**ЗАДАНИЕ 1:** Поменяйте «search_for» на «find» в записях на участке от их начала до строки с «xmin=829 ymin=97 xmax=1000 ymax=667» включительно. Приведите только этот участок, больше ничего не меняя.

::::

Мне повезло в тот момент, потому что вместе со мной служили два моих друга. Александр Воробьев — кандидат в мастера спорта по штанге, удивительный парень, решительный, смелый. Он так же, как и я, примерно год отслужил в ЦСКА, и, подравшись с тренером, угодил в наш сумасшедший дивизион. В отличие от меня он был хулиганом, «авторитетом» на гражданке, и, конечно, в нашей части он был заводилой. О его характере говорили дни, которые он провел «на губе». Из года службы в нашем дивизионе 108 дней он просидел под арестом. Весельчак, балагур, он прекрасно играл на гитаре, и в бою был просто ураганом. Если начиналась драка, из добродушного обычного парня он превращался в жесточайшую боевую машину. Представьте удары штангиста, который к тому же имеет огромный опыт уличных боев. С нами была еще одна ударная сила — Александр Огольцов — кандидат в мастера спорта по боксу, парень, которого мы звали «кувалдой». Очень добродушный парень, но обладающий поистине нокаутирующим ударом.

В армии принято такое понятие, как землячество. Мы — три земляка из Тольятти. Комбат называл нас не иначе как «тольяттинская мафия». Мы держались друг за друга и готовы были броситься в самую страшную драку, лишь бы помочь своему земляку. Мы называли друг друга — «зема», сокращенное от «земляк». Про нас с Александром Соловьевым говорили в части: «Пошли в наряд два земы».

Вся глупость ситуации заключалась в том, что мы должны были драться. В нашей части было так: если ты дерешься и побеждаешь, то ты авторитетнейший человек, тебя уважают. Но ты можешь попасть на «губу», в дисбат или угодить под срок, потому что драки были по-настоящему жестоки. Если тебя забили, запинали и ты сломался морально, то тебя называют — «человек морально опущенный», что сокращенно звучит как «чмо», и совершенно лишают права на человеческое достоинство, твоя жизнь превращается в кошмар. Подчеркиваю, так было в нашей части. В других частях, возможно, было по-другому.

У нас не было выбора, мы дрались, мы сражались. Из-за чего? Из-за всяких пустяков. Это не имеет значения, потому что в первобытной среде, бытующей в армии, главную роль играет не разум, не культура, а твои инстинкты. Единственное, что останавливало, чтобы не убежать из части, это дисбат — еще больший ад. Поэтому мы и терпели.

Мне повезло, у нас была дружная команда. Мы были сильные, мы были дерзкие, пробивные ребята. Но даже в нашем, можно сказать, привилегированном положении армия казалась мне воплощением ада, страшным мучением.

::::

**ЗАДАНИЕ 2:** Сколько дней из года службы в дивизионе Александр Воробьев просидел под арестом, судя по отрывку об армейской службе?

Записи из набора данных:
::::

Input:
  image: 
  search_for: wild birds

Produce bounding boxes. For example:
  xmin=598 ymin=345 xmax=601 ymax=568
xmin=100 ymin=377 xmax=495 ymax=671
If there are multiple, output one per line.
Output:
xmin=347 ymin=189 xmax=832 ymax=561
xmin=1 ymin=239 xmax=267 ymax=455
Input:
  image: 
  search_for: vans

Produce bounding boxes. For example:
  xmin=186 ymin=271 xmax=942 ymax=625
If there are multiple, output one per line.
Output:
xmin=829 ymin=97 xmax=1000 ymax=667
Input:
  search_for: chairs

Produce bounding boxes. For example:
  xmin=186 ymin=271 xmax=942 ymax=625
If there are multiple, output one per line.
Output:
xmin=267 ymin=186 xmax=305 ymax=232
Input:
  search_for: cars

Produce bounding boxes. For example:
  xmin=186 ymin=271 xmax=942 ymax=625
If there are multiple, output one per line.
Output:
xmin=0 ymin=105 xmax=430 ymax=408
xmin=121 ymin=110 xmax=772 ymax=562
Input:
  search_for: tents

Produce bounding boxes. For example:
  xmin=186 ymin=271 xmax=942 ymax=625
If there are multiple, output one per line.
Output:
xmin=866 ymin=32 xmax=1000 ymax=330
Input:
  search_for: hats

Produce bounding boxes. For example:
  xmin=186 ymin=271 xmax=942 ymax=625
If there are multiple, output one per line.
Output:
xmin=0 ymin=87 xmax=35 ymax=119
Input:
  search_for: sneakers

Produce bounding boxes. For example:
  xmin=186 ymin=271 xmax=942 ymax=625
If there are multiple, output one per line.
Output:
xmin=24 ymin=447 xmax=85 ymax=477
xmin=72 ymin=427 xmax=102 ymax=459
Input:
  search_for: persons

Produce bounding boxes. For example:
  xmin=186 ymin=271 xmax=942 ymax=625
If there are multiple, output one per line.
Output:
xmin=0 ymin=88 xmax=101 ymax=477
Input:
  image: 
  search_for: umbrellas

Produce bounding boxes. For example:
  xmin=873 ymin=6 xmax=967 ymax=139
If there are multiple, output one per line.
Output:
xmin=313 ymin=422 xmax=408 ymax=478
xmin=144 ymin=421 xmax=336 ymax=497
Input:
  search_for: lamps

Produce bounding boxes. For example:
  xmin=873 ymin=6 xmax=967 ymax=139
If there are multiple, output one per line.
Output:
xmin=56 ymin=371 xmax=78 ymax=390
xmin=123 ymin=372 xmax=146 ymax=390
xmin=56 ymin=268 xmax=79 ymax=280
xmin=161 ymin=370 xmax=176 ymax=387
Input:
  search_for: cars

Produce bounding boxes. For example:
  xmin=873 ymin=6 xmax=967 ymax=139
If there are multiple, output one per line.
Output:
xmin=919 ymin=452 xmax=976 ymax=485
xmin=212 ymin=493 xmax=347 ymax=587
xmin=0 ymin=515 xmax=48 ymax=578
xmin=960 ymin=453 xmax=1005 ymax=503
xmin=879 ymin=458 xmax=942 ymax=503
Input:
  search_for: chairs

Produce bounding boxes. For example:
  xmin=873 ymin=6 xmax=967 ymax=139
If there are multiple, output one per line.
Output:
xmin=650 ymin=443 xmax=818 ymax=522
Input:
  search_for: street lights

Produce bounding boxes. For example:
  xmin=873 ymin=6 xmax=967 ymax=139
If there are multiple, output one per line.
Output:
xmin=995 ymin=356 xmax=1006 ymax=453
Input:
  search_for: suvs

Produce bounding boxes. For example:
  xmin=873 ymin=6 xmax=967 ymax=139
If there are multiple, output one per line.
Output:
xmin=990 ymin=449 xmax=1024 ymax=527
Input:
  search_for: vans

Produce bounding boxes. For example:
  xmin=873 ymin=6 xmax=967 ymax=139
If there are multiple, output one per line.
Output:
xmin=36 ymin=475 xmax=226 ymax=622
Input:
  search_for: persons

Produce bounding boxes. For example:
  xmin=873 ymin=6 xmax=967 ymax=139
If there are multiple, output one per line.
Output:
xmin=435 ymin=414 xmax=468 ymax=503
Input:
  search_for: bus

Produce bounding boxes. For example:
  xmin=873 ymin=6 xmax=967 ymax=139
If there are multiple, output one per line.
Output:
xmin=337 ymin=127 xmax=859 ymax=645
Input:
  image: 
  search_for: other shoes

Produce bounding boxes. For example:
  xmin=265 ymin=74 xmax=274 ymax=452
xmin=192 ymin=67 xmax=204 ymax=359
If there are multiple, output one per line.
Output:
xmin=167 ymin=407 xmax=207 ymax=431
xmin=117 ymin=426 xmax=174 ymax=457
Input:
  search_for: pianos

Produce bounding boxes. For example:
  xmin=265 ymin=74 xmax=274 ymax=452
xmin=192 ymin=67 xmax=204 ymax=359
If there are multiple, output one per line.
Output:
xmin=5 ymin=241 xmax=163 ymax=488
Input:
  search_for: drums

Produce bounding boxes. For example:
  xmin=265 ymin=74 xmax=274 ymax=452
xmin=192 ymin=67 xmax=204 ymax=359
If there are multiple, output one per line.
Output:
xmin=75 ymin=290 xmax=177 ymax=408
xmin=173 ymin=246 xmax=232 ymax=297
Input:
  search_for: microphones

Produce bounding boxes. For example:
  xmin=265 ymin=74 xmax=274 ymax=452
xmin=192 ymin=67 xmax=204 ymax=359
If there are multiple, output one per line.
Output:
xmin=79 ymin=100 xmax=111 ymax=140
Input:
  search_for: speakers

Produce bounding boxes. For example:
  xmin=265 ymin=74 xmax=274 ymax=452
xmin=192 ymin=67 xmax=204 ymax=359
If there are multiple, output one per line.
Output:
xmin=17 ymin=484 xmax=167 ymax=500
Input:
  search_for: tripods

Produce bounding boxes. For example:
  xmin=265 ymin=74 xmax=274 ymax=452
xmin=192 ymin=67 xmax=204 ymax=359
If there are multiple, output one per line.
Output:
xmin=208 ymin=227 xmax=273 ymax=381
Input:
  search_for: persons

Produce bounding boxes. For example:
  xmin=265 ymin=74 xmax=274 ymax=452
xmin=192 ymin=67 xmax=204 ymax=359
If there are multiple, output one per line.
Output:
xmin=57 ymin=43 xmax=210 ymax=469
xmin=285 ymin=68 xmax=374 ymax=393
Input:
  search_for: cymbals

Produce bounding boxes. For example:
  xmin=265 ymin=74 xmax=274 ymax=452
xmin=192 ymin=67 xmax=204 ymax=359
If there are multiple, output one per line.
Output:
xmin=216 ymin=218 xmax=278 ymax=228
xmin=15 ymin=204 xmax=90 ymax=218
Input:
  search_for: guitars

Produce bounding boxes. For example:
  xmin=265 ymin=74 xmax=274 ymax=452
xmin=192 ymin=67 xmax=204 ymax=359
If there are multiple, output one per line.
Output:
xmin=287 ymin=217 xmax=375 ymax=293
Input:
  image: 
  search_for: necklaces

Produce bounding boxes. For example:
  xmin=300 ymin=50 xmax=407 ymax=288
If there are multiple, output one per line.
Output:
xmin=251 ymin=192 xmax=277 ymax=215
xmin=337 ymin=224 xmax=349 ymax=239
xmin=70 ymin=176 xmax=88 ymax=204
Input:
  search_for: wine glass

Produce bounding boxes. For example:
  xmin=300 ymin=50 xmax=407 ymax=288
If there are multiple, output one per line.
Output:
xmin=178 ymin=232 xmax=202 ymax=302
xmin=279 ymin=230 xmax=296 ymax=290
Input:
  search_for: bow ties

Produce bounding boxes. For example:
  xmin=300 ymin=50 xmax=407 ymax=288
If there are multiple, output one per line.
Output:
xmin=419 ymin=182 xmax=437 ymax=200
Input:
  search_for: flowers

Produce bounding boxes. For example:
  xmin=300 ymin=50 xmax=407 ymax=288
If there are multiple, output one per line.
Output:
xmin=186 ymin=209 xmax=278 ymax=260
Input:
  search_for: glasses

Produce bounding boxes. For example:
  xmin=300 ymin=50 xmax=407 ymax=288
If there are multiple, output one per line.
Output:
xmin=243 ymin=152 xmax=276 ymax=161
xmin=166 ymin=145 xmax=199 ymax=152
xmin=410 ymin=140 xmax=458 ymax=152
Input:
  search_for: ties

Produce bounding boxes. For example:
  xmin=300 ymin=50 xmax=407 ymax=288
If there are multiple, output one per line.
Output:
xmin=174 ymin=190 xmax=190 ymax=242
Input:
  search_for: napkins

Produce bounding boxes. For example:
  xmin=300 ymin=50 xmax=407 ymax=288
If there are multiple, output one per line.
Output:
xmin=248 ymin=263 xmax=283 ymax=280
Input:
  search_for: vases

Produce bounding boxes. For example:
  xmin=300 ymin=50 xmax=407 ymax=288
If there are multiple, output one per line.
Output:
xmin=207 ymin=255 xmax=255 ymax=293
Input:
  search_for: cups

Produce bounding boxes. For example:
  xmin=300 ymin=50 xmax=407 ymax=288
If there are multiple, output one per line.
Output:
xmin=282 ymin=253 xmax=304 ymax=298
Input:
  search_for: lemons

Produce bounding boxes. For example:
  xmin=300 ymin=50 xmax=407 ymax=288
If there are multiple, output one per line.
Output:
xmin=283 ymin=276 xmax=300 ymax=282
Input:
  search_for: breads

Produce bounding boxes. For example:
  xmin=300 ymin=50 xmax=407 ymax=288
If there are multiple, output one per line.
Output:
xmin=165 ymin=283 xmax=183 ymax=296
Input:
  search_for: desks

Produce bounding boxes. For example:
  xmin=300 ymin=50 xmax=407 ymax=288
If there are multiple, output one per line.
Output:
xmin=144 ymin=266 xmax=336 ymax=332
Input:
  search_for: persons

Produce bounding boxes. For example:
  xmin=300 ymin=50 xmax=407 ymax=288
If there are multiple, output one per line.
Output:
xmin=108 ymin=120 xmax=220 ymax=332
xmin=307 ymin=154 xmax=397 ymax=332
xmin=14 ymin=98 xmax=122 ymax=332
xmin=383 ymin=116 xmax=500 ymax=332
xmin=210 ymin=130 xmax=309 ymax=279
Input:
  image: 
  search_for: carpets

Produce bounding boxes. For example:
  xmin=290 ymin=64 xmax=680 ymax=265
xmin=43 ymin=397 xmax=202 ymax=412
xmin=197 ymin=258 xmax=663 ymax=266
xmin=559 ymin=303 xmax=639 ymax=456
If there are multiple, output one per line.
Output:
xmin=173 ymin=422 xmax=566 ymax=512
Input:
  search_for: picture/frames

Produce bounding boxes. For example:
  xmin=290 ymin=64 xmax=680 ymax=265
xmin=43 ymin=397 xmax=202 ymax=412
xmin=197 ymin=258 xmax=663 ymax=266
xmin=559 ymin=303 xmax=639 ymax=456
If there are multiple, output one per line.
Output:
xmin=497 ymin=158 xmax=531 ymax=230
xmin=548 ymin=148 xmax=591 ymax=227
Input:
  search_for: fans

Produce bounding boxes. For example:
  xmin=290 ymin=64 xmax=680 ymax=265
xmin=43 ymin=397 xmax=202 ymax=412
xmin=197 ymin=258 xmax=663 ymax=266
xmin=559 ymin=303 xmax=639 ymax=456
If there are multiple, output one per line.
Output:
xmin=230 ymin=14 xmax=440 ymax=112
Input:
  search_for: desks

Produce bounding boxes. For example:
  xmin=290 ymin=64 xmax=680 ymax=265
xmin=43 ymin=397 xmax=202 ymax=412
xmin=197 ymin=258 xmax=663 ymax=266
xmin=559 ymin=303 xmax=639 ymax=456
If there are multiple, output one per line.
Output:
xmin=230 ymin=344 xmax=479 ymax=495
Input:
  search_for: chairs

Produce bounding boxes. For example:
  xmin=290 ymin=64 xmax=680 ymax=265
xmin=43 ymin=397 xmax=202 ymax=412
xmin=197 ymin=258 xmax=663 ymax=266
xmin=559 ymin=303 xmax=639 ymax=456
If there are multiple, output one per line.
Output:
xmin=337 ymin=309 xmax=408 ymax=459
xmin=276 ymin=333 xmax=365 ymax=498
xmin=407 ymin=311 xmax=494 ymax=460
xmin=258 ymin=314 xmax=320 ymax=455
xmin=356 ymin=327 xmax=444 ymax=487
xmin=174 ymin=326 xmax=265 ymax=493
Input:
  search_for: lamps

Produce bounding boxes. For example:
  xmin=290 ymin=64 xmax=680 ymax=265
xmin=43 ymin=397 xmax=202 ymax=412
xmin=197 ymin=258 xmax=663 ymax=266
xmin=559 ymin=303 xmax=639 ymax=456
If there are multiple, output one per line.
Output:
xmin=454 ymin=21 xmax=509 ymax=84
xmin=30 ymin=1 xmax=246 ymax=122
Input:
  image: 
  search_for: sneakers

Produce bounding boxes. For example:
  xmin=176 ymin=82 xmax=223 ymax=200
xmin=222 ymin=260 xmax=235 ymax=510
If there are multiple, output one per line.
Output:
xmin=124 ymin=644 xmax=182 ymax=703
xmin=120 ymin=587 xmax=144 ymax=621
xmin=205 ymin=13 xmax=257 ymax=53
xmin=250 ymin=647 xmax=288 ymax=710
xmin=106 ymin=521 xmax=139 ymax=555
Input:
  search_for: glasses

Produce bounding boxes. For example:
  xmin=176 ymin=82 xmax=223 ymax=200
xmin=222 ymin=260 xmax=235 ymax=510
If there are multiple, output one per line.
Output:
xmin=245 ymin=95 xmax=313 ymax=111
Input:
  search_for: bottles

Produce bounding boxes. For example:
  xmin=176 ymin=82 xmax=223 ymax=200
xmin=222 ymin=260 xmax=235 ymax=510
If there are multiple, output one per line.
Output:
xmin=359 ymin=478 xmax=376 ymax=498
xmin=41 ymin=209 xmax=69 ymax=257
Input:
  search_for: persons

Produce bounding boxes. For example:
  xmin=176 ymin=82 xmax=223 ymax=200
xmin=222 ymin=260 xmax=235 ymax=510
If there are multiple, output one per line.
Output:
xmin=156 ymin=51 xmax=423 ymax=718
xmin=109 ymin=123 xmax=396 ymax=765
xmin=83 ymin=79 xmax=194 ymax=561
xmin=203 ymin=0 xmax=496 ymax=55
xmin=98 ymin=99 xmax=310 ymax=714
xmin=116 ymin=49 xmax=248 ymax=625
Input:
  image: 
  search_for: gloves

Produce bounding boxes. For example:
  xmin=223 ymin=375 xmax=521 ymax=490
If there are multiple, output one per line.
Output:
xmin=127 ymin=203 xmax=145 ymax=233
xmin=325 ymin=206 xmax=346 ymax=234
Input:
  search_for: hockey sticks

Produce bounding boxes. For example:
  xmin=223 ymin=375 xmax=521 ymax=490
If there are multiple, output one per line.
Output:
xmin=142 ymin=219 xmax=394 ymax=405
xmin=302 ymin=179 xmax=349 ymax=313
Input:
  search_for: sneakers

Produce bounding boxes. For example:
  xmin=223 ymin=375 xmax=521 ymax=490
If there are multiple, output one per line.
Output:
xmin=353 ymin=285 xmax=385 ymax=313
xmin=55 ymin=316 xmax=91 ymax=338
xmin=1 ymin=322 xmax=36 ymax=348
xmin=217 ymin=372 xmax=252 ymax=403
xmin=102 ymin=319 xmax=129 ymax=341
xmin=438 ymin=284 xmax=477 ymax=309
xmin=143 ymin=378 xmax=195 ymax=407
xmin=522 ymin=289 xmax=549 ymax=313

::::

**ОТВЕТ 1:**
Input:
  image: 
  find: wild birds

Produce bounding boxes. For example:
  xmin=598 ymin=345 xmax=601 ymax=568
xmin=100 ymin=377 xmax=495 ymax=671
If there are multiple, output one per line.
Output:
xmin=347 ymin=189 xmax=832 ymax=561
xmin=1 ymin=239 xmax=267 ymax=455
Input:
  image: 
  find: vans

Produce bounding boxes. For example:
  xmin=186 ymin=271 xmax=942 ymax=625
If there are multiple, output one per line.
Output:
xmin=829 ymin=97 xmax=1000 ymax=667

**ОТВЕТ 2:** 108 дней.